Residual Learning Concepts
Last Updated: 2023-02-11
I'm going to organize a few key concepts from "Deep Residual Learning for Image Recognition" by Kaiming He, Xiangyu Zhang, Shaoqing Ren, and Jian Sun.
- What is the problem
- How to solve the problem
- Residual Learning
- Identity Mapping by Short cuts
- Deeper Bottleneck Architecture
1. What is the problem
The depth of a network is an important factor that determines its performance in deep learning. However, deepening the network can cause the vanishing or exploding gradient problem. To solve this, solutions such as Batch Norm and weight initialization were introduced.
Although these solutions allowed deeper networks to converge, the training error did not decrease.
2. How to solve the problem
The authors believe that the problem is due to the difficulty of optimizing deeper layers, not overfitting.
They ask the question, "If deeper layers act like an identity function, would the training error drop?" The answer is Residual Learning and Shortcut connections.
3. Residual Learning
In deep learning, each building block of a model has its own function h(x)
for the input x
.
The authors suggest that if a block can learn the function h(x)
, it can also learn the residual function F(x) = h(x) - x
.
Using a residual function with an identity mapping (F(x) + x
) produces the same output as before, but the difficulty of optimization is different.
for example, if the identity mapping is optimal, the block only has to produce an output of zero. As a result, residual learning with an optimal identity mapping does not exceed the training error of a shallow network.

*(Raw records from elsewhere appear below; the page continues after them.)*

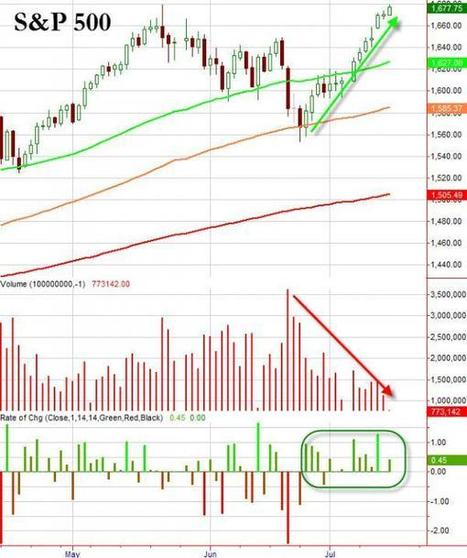 Stocks Close At Another All-Time High On Lowest Volume Day Of Year | Zero Hedge | Commodities, Resource and Freedom | Scoop.it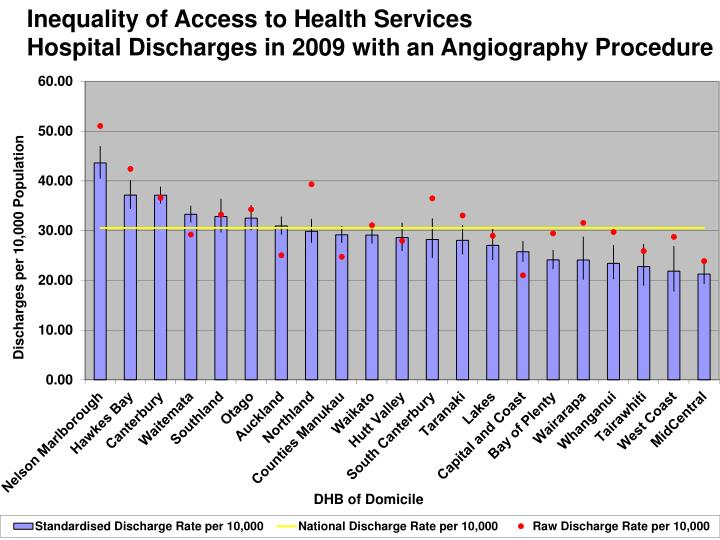 Inequality of Access to Health Services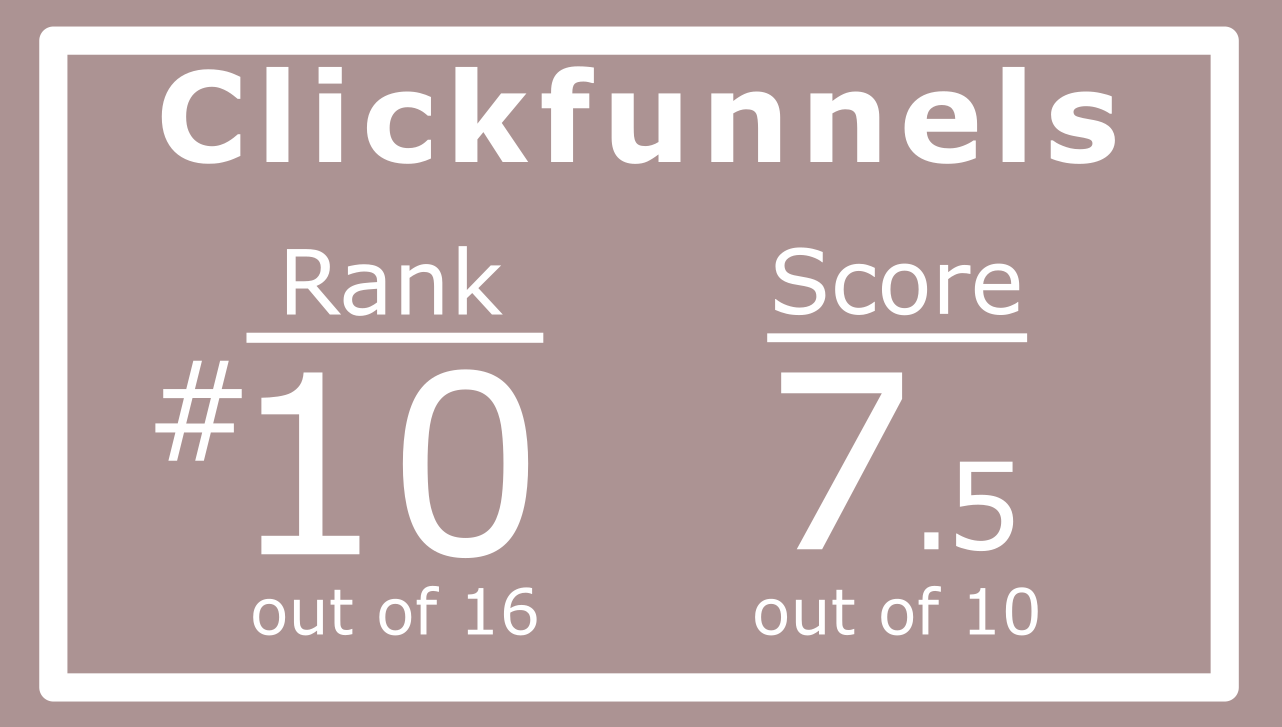 Clickfunnels Review Score and Ranking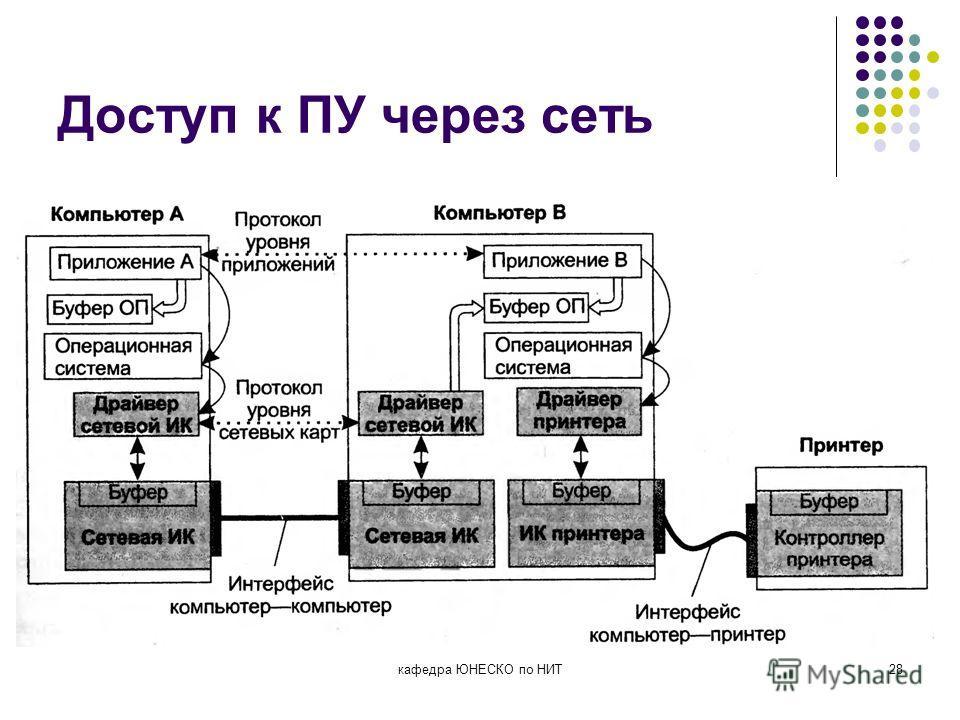 Доступ к ПУ через сеть кафедра ЮНЕСКО по НИТ28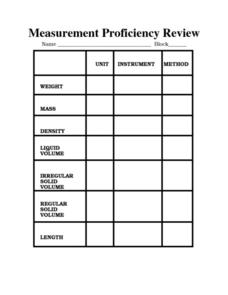 Measurement Proficiency Review Worksheet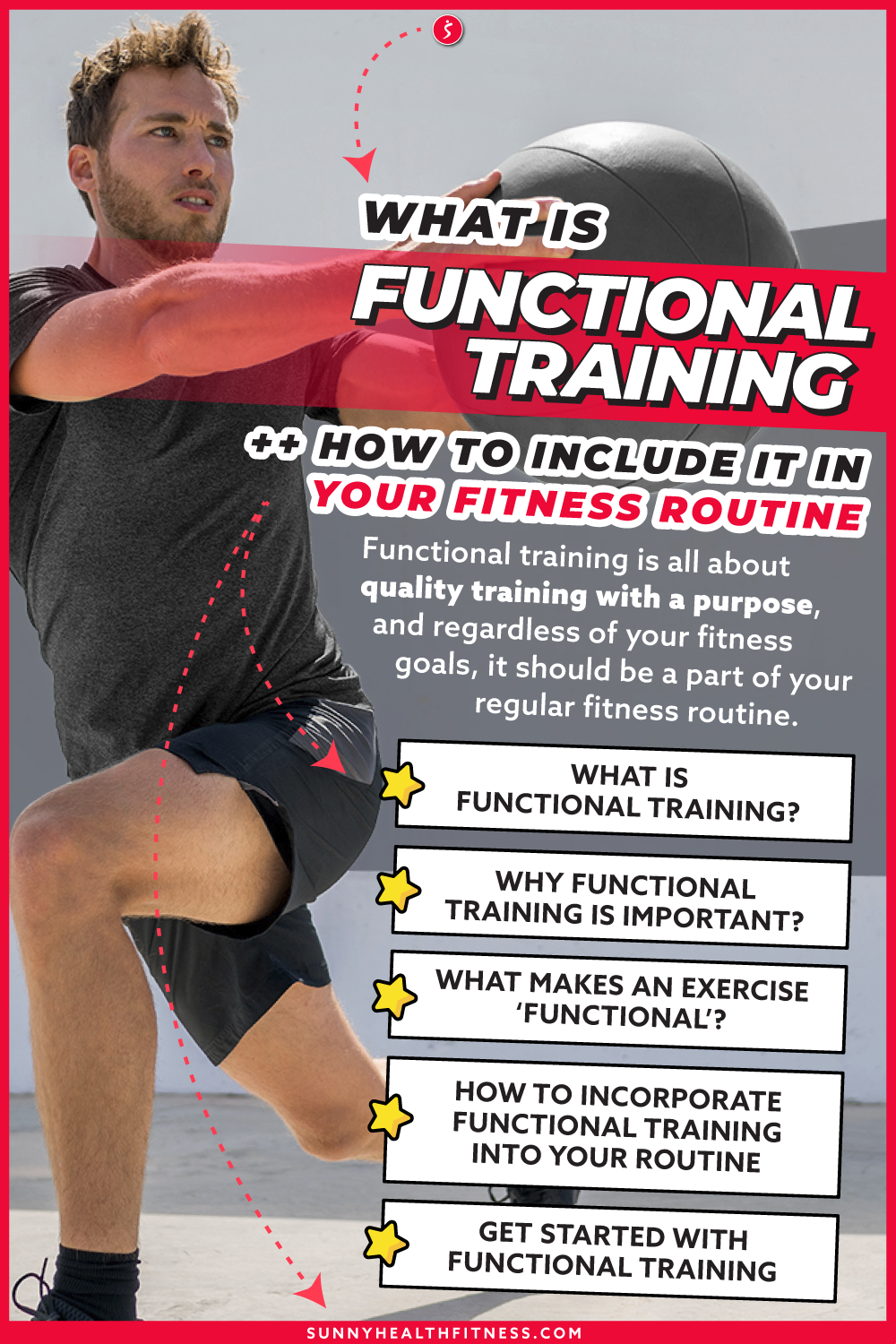 Learn About Functional Training And Include Functional Fitness Into Your Workout Routine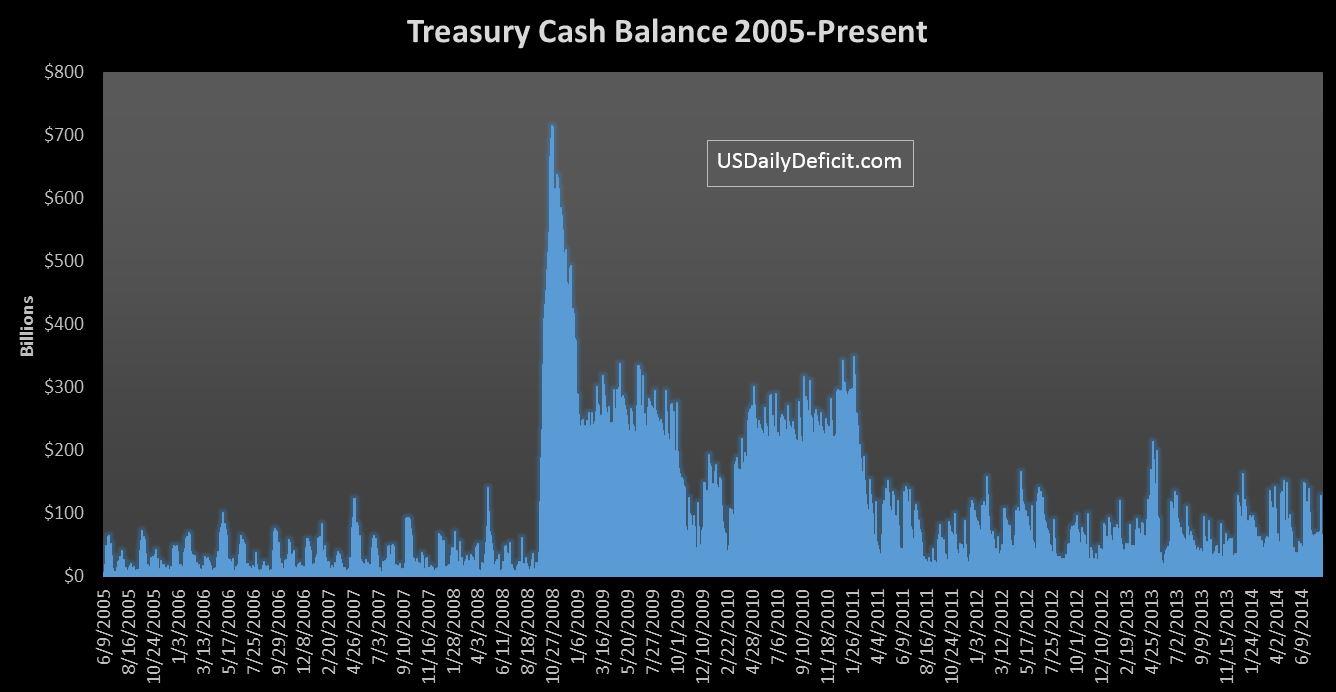 2014-08-05 Cash Balance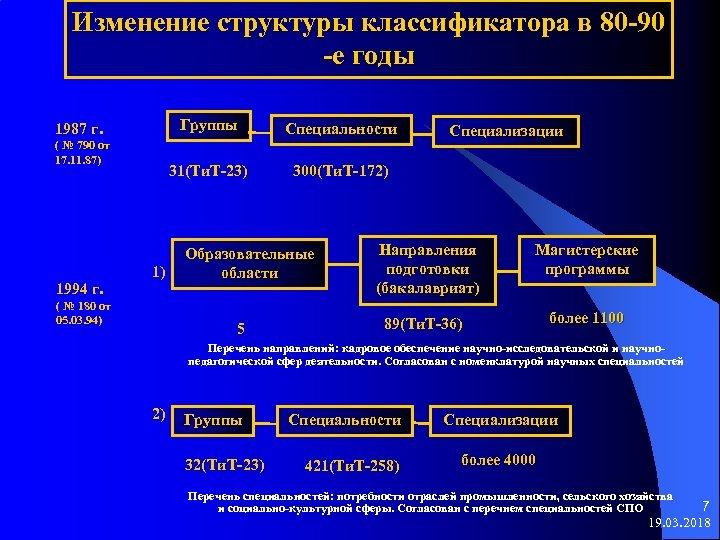 Изменение структуры классификатора в 80 -90 -е годы Группы ( № 790 от 17.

4. Identity mapping by shortcuts
The paper describes two types of identity mapping
- no size difference between input and output
- size difference between input and output
1. no size difference
$Y \, = \, F(X, \, {W_i}) \, + \, X$
there is no need to change the input size, and the output is the sum of the input and the residual function (F: output of the building block).
2. size difference
$Y \, = \, F(X, \, {W_i}) \, + \, W_sX \,\,\,(W_s:projection)$
the input size needs to be changed, and the output is produced by projecting the input.
etc
In other studies, it is shown that identity mapping addresses the vanishing / exploding gradient problem.
5. Deeper Bottleneck Architecture
The right one of below image is an example of bottleneck architecture.
A bottleneck architecture reduces the dimensionality of the input while maintaining that of the output.
why use bottleneck?
By reducing dimensionality of input, number of computation in building block can be decreased, and less computation leads to time efficiency.
Role of each layer of bottleneck architecture
- first 1x1 conv
- reducing dimension (compressing)
- 3x3 conv
- maintaing dimension
- final 1x1 conv
- increasing dimension (restoring)